J'avoue qu'il n'y a pas très longtemps, j'étais absolument convaincu de la vérité des rêves. Mais un incident significatif m'a récemment ouvert les yeux. Si je le raconte, ce n'est pas qu'il soit intéressant, mais parce que je crois qu'on ne saurait trop s'acharner à combattre la superstition.
J'ai donc rêvé ceci :
Dans un endroit qu'il me serait assez difficile de préciser, je voyais avancer ma cuisinière. Elle jetait les yeux de tous côtés, comme pour s'assurer qu'aucun regard indiscret ne pouvait la surprendre. Puis tranquillisée, elle levait son tablier et commençait à s'ouvrir le ventre. L'opération paraissait s'effectuer avec une facilité extraordinaire. Évidemment, elle devait en avoir la grande habitude, car son visage resté calme ne trahissait pas la moindre douleur. Au contraire, elle semblait prendre à ce jeu un plaisir extrême. Un large sourire s'épanouissait sur ses lèvres et ses yeux brillants révélaient une profonde joie intérieure.
Quand l'ouverture ainsi pratiquée fut assez large, je la vis soudain y introduire sa main et en retirer plusieurs objets de différentes valeurs : un réveil-matin nickelé, des petites cuillères en vermeil, une boite de poudre de riz, un sucrier en argent, enfin une superbe voiture automobile.
Justement depuis deux jours j'avais perdu mon réveil-matin. Alors je compris que Mélanie me l'avait volé et que les autres objets que je venais d'entrevoir avaient sans doute été dérobés à ses anciens maîtres. Furieux, je m'élançais vers la gueuse pour rentrer en possession de mon horlogerie. Mais à ce moment, elle m'apercevait et s'enfuyait sans qu'il me fut possible de la rejoindre.
A mon réveil, je n'eus qu'une idée ; interroger Mélanie, la faire avouer, me faire restituer mon réveil-matin et en même temps tâcher, si possible, de m'emparer de l'automobile.
Je ne fis qu'un bon jusqu'à la cuisine :
- Mélanie !
- Monsieur ?
- Avez-vous trouvé ce réveil-matin ?
- Non, monsieur. Pourtant, j'ai cherché partout, et...
- Je sais où il est.
- Ah ! J'avais peur que monsieur ne finit par croire que c'était moi...
- Mélanie, vous me volez.
- Moi, monsieur, si l'on peut dire !
- Et mon réveil est ici.
D'un doigt terrible je désignai l'abdomen de la cuisinière. Elle parut ahurie.
- Monsieur, croit que je l'ai mangé ?
Dans un tiroir je pris un couteau le plus grand.
- Mélanie, ouvrez vous le ventre.
Affolée, elle se mit à courir vers la porte en criant : Au secours ! D'un bond je fus sur elle et la terrassai.
- Mélanie, ouvrez vous le ventre ou je vais de ce pas chez le commissaire.
Elle ne répondait rien.
- Mélanie, on vous jettera en prison ; Mélanie, on vous enverra aux travaux forcés. Mélanie, on vous coupera le cou.
Inquiet de son silence, je me penchai sur son visage. Elle était évanouie.
Alors j'eus un instant de pitié. Au fond, elle ne m'avait volé qu'un réveil-matin de 3 fr. 50. Ne valait-il pas mieux la chasser simplement, en retenant la somme sur ses gages, et l'envoyer se faire pendre ailleurs ? J'étais presque décidé à m'éloigner, quand soudain je me rappelai l'automobile. Je la voyais cette voiture, vaste, confortable, cossue, m’entraînant rapidement par la campagne, traversant les bois, les vallons, les plaines à des allures prodigieuses.

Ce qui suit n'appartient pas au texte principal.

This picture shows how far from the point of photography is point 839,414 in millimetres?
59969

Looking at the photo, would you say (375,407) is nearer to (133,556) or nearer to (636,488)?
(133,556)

Avoir une automobile , c'était le rêve de toute une vie.
La tentation était trop forte. D'un geste prompt, je plantai mon arme dans le ventre de la malheureuse.
Et je n'y ai trouvé qu'un fœtus de huit mois, du sexe mâle et parfaitement constitué.

Edouard Osmont in Le Rire, 04 janvier 1902.